Forty years later, we don't permit ourselves that re-assessment when we leave work. Some become anxious, some stick with jobs they don't enjoy because they wonder what else to do. (And some like their work so much that they simply sidestep the whole concept.)
There's concern about boredom. As I used to tell my sons when they were around nine and would sometimes whine, "I'm bored", "If you're bored, it's because you are boring."
At sixty-plus, no one is going to spread Legos on the floor for you; you have to go out and sample things. You can still learn practically anything, from programming to t'ai chi, and you'll be the better for it—but you have to go back to being a beginner. I always wanted to know how to string pearls and I have yards of bloodstained thread to prove that it is harder than it looks.
And it takes time to shed the deep wiring of being the one who Gets It Done. I still have a visceral sense of tension on Sunday evenings, as if my nervous system is still gearing up for the week; I dream about my work—not quite nightmares, but the level below, where things are not going well and it is my fault.
It is only in the past year, after five years of retirement, that my brain is starting to realize, You don't have that stress anymore.
So I recognized that slightly stunned look Sophie had, that tentative sense of excitement mixed with honest worry. Love and work, we have long been told, are the cornerstones of life. Without work of the paid-employment sort, the identity wobbles, the ego starts to question self-worth and competence.

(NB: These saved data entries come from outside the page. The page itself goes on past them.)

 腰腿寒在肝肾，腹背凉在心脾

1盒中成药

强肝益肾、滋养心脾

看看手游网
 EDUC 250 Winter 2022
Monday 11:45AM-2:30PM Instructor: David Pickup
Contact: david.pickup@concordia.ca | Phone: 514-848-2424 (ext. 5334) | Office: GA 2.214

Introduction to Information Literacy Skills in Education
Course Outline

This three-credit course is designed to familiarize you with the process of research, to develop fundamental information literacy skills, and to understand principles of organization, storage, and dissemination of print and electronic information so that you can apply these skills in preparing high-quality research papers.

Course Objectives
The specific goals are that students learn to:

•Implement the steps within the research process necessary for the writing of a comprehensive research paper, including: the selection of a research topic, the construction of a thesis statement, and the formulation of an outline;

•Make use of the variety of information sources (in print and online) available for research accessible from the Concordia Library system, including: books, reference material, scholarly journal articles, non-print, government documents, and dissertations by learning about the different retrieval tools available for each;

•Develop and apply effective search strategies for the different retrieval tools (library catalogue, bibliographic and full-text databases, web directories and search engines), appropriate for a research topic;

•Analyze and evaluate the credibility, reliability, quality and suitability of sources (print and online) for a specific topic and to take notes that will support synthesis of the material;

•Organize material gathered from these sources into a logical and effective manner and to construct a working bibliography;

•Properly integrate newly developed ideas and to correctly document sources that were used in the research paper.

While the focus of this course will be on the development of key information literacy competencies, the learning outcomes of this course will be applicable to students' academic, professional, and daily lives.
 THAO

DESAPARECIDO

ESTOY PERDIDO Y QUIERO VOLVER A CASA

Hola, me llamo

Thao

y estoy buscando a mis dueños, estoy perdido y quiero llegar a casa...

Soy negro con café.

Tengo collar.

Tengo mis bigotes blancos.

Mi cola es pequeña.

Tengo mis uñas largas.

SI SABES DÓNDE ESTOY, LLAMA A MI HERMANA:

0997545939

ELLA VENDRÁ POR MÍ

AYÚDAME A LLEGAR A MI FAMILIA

I haven't left all aspects of my work identity behind. My professional writing background morphed into blogging. When I worked part time for six months of last year, I saw that I had a lot more "general" left in me than "grunt". I tried to take orders graciously and present ideas as "suggestions", which Le Duc predicted that would be out of character, and he was right. You can take the woman out of the corner office, but...
There is no one left to lead but myself, no one to whom I must answer, and no one telling me how valuable I am to the enterprise. I don't miss that validation, but realize I am responsible for finding meaning, and that is what is dawning on Sophie.
So, back to the mindset at twenty: What calls? What could I be?
Perhaps it is finally making a better habitat for her beloved birds, perhaps it is organizing self-care classes for women in shelters (Sophie was an aesthetician), perhaps it's attending every interesting lecture at the Blue Met Literary Festival, after years of only being able to get to one.
You carry your work history into retirement, and some of hums away in the background. But an interesting thing happened to me in December: I lost decades of work I'd stored digitally, due to a Bermuda Triangle of IT issues. At first I panicked and considered expensive data recovery services, but then I realized, It's the past. One of my colleagues marvelled at my equanimity. "The sand covers your footprints pretty fast", I replied.
And as long as I can keep making new footprints, on new paths, there is no regret.